* Try it *
With any pictures left out, restate word for word the lines in the listing below from the one holding "3 Wheel Kick" through the last.

* Listed entries *
Start of Block
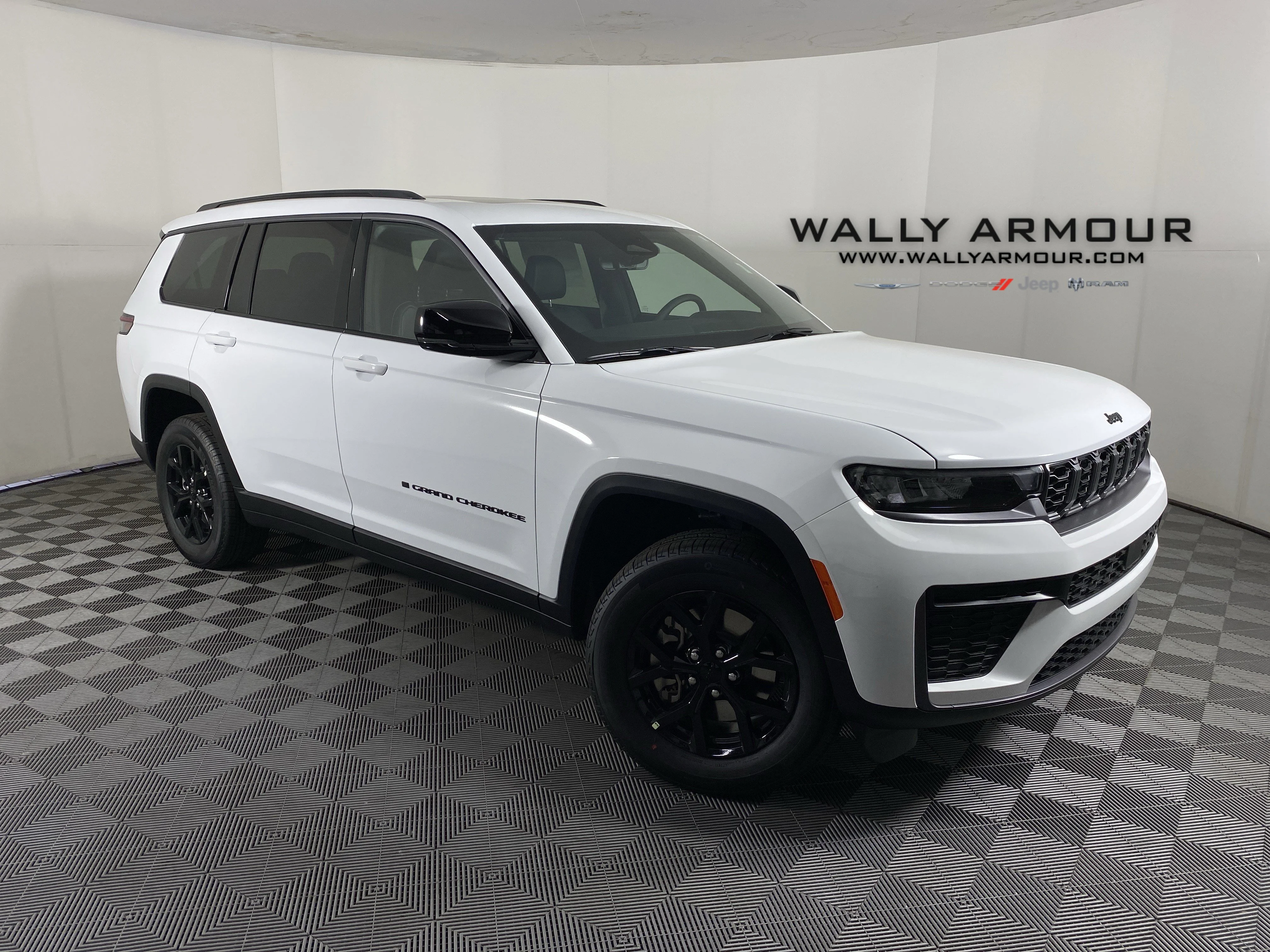 New 2026 Bright White Clear-Coat Exterior Paint Jeep Laredo image 1
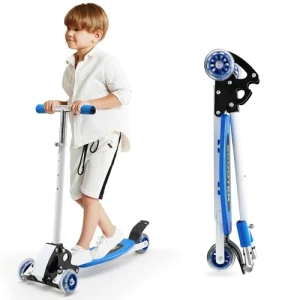 3 Wheel Kick Scooter for Kids Ages 8-12, CALCHELE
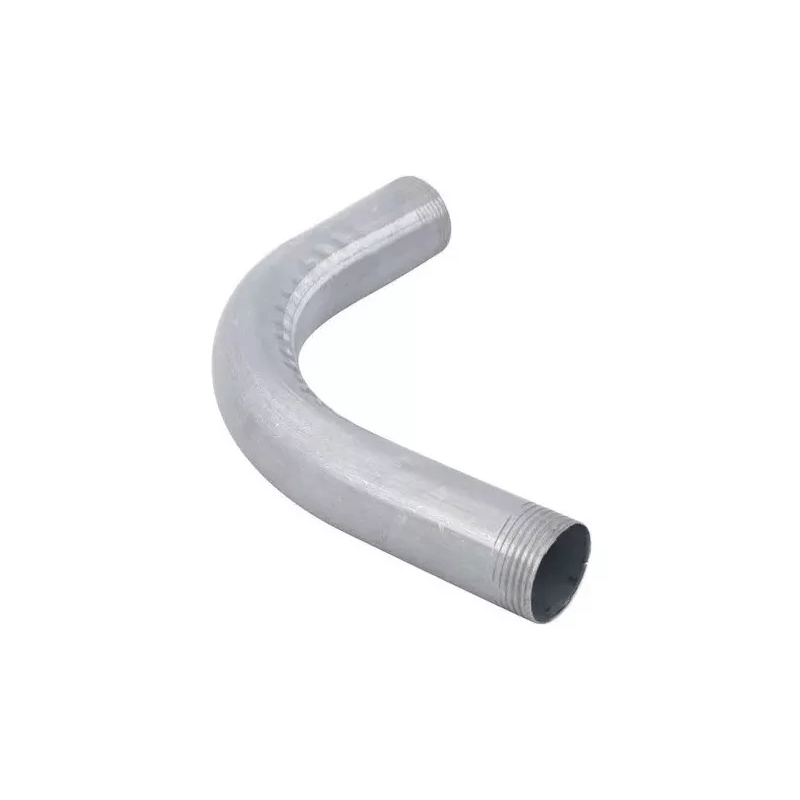 CURVA ELETRODUTO ZINCADO  4" X  90º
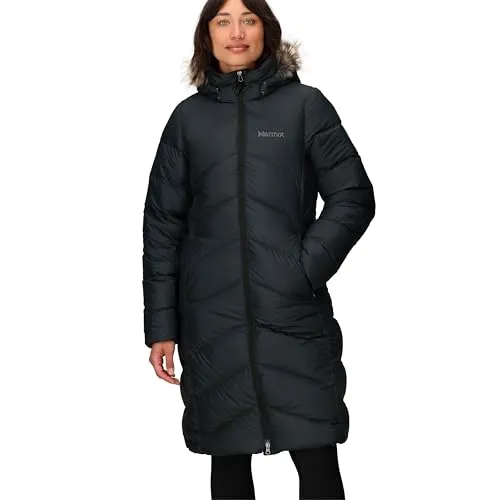Marmot Damen Wm's Montreaux Coat - Mäntel & Parkas für Damen, wasserdicht und winddicht mit 700er Entendaunenfüllung für optimalen Kälteschutz und hohen Tragekomfort.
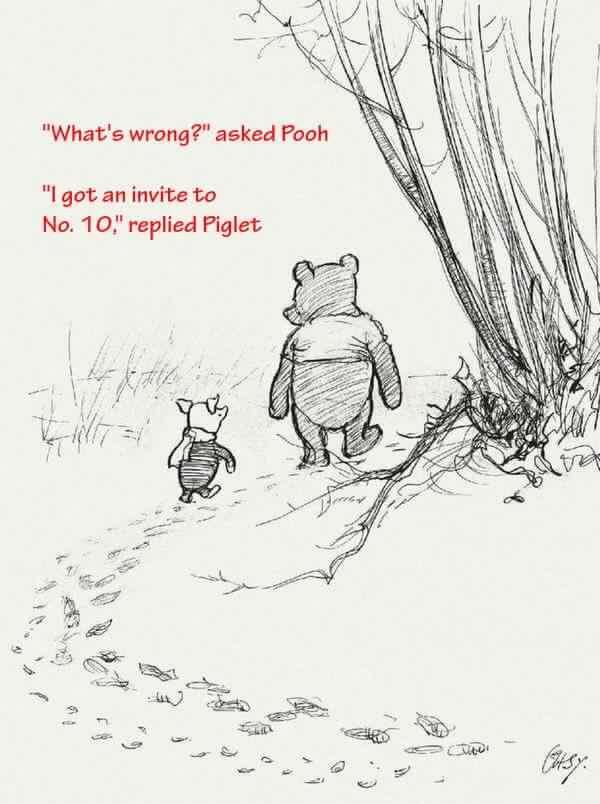 CultSauce's tweet photo. Poor piglet...🐷🙈 http://t.co/G7JsAM12ar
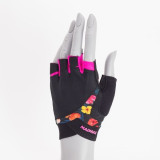 Перчатки для фитнеса женские MadMax Flower Power MFG-770 Перчатки для фитнеса женские MadMax Flower Power MFG-770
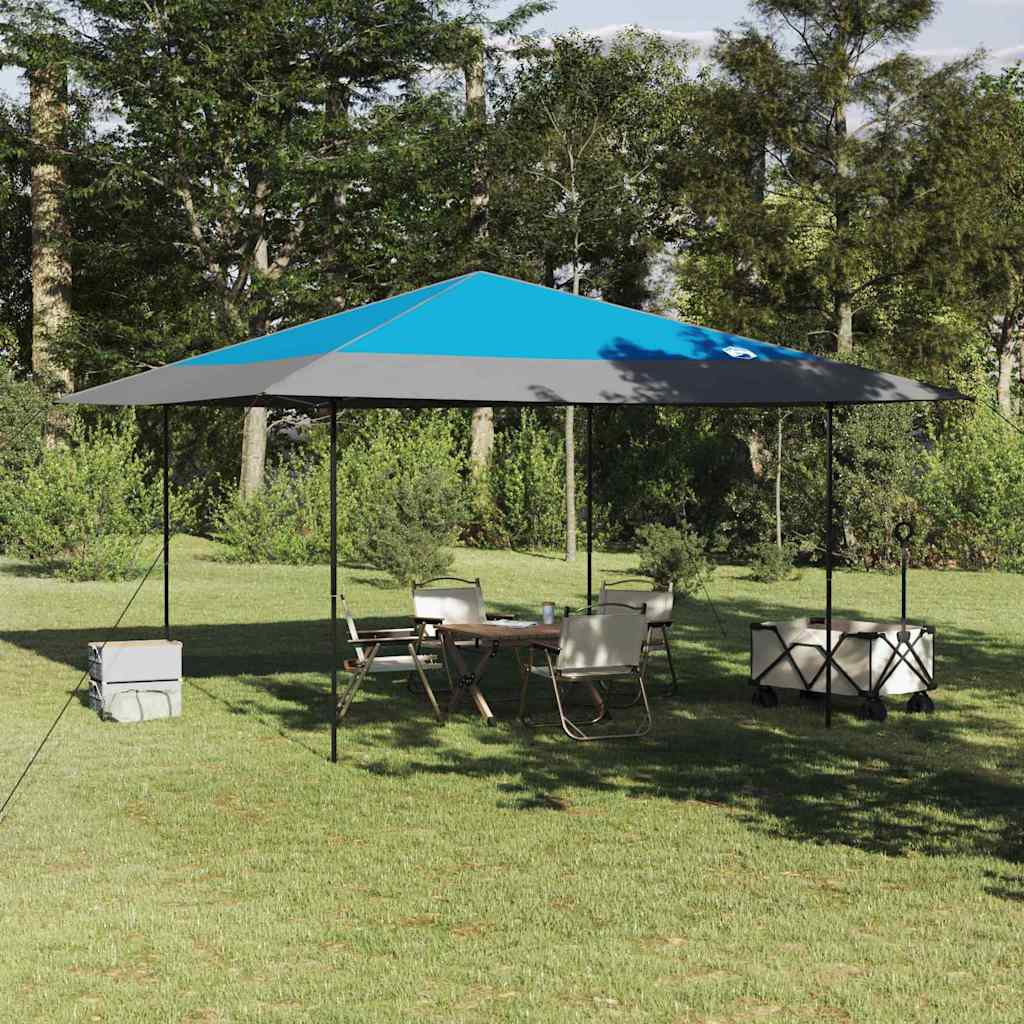 Canopy Tent Blå 395 x 395 x 251 cm Stof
End of Block
* Output of the task *
 3 Wheel Kick Scooter for Kids Ages 8-12, CALCHELE
 CURVA ELETRODUTO ZINCADO  4" X  90º
Marmot Damen Wm's Montreaux Coat - Mäntel & Parkas für Damen, wasserdicht und winddicht mit 700er Entendaunenfüllung für optimalen Kälteschutz und hohen Tragekomfort.
 CultSauce's tweet photo. Poor piglet...🐷🙈 http://t.co/G7JsAM12ar
 Перчатки для фитнеса женские MadMax Flower Power MFG-770 Перчатки для фитнеса женские MadMax Flower Power MFG-770
 Canopy Tent Blå 395 x 395 x 251 cm Stof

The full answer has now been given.